## [Texto de apoio]
--- --- ---
6 Havana era uma festa. "Trepava-se muito, o sol sempre a pino, as praias, a boemia, toda a intelectualidade estrangeira nos hotéis, era a capital da vanguarda do mundo", lembra Medeiros. Glauber chegou a ligar para Norma Benguell, que estava em Paris. "Vem pra cá, aqui tem canaviais lindos e liberdade. Aqui pode-se filmar com liberdade", disse.
No 1º de Maio de 72, Arraes apareceu como convidado, em Cuba. Glauber, com Luís Carlos Prestes na cabeça, passou a defender publicamente a união das esquerdas, tese do velho Partidão. Chegou a se reunir com Régis Debray e defendeu o nascimento uma outra forma de luta, que todos, de Jango (presidente João Goulart, deposto em 64) aos mais radicais, deveriam assinar um documento de união das esquerdas.
O próprio Glauber escreveu o documento. Para Debray, o governador de Pernambuco deveria tomar a iniciativa com a primeira assinatura. "Não assino de jeito nenhum", disse Arraes.
Glauber, agora, em militância pela união da esquerda, e o cinema em segundo plano. Não dominava o discurso tradicional. Palmeira o chamava de "poeta", o que o irritava.
Com livre trânsito em Havana, falava coisas como "vão se passar muitas coisas, mas o movimento de renovação do socialismo vai acontecer dentro da União Soviética, pois do Terceiro Mundo só podemos esperar miséria".
Mas Glauber falava quase sozinho. Havia ressentimento entre as organizações. Brizola e Jango, exilados no Uruguai, estavam afastados. Arraes tinha ciúmes de outras lideranças e, no Brasil, a luta amargava derrota atrás de derrota.
--- --- ---
## [Exercícios propostos]
- 1) Responda, com base no texto de apoio:
(a) Para quem Glauber telefonou e em que cidade essa pessoa estava?
(b) Quem redigiu o documento de união das esquerdas?
(c) Em que país Brizola e Jango estavam exilados?
- 2) Transcreva fielmente o trecho do texto de apoio que se inicia com as palavras "Mas Glauber falava" e se encerra com "atrás de derrota.".
--- --- ---
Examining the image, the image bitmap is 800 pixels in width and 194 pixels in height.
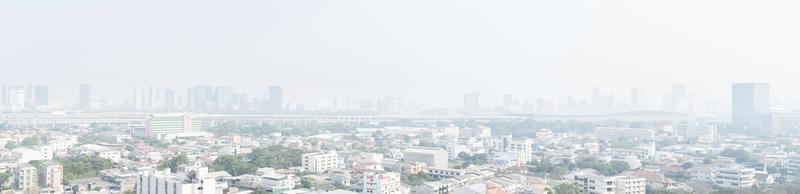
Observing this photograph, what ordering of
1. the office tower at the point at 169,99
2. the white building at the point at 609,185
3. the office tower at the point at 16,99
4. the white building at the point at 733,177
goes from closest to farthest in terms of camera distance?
the white building at the point at 609,185 → the white building at the point at 733,177 → the office tower at the point at 16,99 → the office tower at the point at 169,99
--- --- ---
## [Respostas dos exercícios]
- 1)
(a) Para Norma Benguell, que estava em Paris.
(b) O próprio Glauber.
(c) No Uruguai.

- 2)
Mas Glauber falava quase sozinho. Havia ressentimento entre as organizações. Brizola e Jango, exilados no Uruguai, estavam afastados. Arraes tinha ciúmes de outras lideranças e, no Brasil, a luta amargava derrota atrás de derrota.